Work instructions
Extract the lines of the items below without any changes, starting with the line that contains "Specifically, which of" and going on through the last line of the items.

Spatial relation data:
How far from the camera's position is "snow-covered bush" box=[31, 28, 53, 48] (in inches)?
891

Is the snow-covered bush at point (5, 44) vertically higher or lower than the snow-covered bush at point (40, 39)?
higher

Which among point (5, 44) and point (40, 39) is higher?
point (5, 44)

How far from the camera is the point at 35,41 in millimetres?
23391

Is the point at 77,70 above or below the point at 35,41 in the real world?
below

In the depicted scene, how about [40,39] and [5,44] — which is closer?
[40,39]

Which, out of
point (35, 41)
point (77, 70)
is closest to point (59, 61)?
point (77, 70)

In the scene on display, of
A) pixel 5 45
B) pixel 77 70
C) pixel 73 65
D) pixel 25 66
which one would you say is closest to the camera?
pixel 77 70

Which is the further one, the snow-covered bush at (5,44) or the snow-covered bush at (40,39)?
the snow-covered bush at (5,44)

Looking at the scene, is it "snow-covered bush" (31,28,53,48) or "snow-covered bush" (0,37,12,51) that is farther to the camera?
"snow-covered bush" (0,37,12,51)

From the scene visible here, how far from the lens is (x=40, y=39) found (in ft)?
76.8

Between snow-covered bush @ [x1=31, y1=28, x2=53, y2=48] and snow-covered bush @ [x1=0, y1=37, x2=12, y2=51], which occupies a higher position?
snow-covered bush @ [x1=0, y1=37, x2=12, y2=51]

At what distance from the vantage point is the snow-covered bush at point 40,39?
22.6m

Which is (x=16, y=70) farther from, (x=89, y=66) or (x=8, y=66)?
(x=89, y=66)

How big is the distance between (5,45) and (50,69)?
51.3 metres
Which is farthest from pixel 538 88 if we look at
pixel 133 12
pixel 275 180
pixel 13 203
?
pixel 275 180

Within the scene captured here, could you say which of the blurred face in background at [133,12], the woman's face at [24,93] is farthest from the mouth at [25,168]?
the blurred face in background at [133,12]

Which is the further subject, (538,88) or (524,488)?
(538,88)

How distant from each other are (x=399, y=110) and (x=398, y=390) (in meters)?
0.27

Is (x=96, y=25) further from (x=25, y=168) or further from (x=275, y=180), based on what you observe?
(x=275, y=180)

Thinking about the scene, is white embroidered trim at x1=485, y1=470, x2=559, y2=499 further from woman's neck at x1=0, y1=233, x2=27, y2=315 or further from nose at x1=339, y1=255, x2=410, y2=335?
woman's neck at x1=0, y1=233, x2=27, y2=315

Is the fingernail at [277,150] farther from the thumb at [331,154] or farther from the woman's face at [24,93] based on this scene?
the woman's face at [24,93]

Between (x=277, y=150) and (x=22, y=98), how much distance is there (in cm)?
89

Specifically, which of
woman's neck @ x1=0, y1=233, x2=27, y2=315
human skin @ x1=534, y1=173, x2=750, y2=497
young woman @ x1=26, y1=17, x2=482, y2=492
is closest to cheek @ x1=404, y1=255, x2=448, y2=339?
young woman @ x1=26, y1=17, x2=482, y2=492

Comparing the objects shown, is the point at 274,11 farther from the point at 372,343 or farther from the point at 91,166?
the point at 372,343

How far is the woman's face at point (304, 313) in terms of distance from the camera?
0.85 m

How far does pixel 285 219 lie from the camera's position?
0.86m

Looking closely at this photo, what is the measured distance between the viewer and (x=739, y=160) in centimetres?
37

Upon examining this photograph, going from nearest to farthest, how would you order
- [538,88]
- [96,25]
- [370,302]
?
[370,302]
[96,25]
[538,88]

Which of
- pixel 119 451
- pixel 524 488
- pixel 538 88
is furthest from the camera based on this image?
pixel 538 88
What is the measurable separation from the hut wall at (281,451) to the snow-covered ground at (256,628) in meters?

Problem solution
Specifically, which of
woman's neck @ x1=0, y1=233, x2=27, y2=315
human skin @ x1=534, y1=173, x2=750, y2=497
young woman @ x1=26, y1=17, x2=482, y2=492
is closest to cheek @ x1=404, y1=255, x2=448, y2=339?
young woman @ x1=26, y1=17, x2=482, y2=492

Comparing the objects shown, is the point at 274,11 farther from the point at 372,343 or farther from the point at 91,166?
the point at 372,343

How far is the woman's face at point (304, 313) in terms of distance from the camera?
0.85 m

How far does pixel 285 219 lie from the camera's position?
0.86m

Looking closely at this photo, what is the measured distance between the viewer and (x=739, y=160) in centimetres?
37

Upon examining this photograph, going from nearest to farthest, how would you order
- [538,88]
- [96,25]
- [370,302]
?
[370,302]
[96,25]
[538,88]

Which of
- pixel 119 451
- pixel 524 488
- pixel 538 88
is furthest from the camera based on this image?
pixel 538 88
What is the measurable separation from the hut wall at (281,451) to the snow-covered ground at (256,628) in meters?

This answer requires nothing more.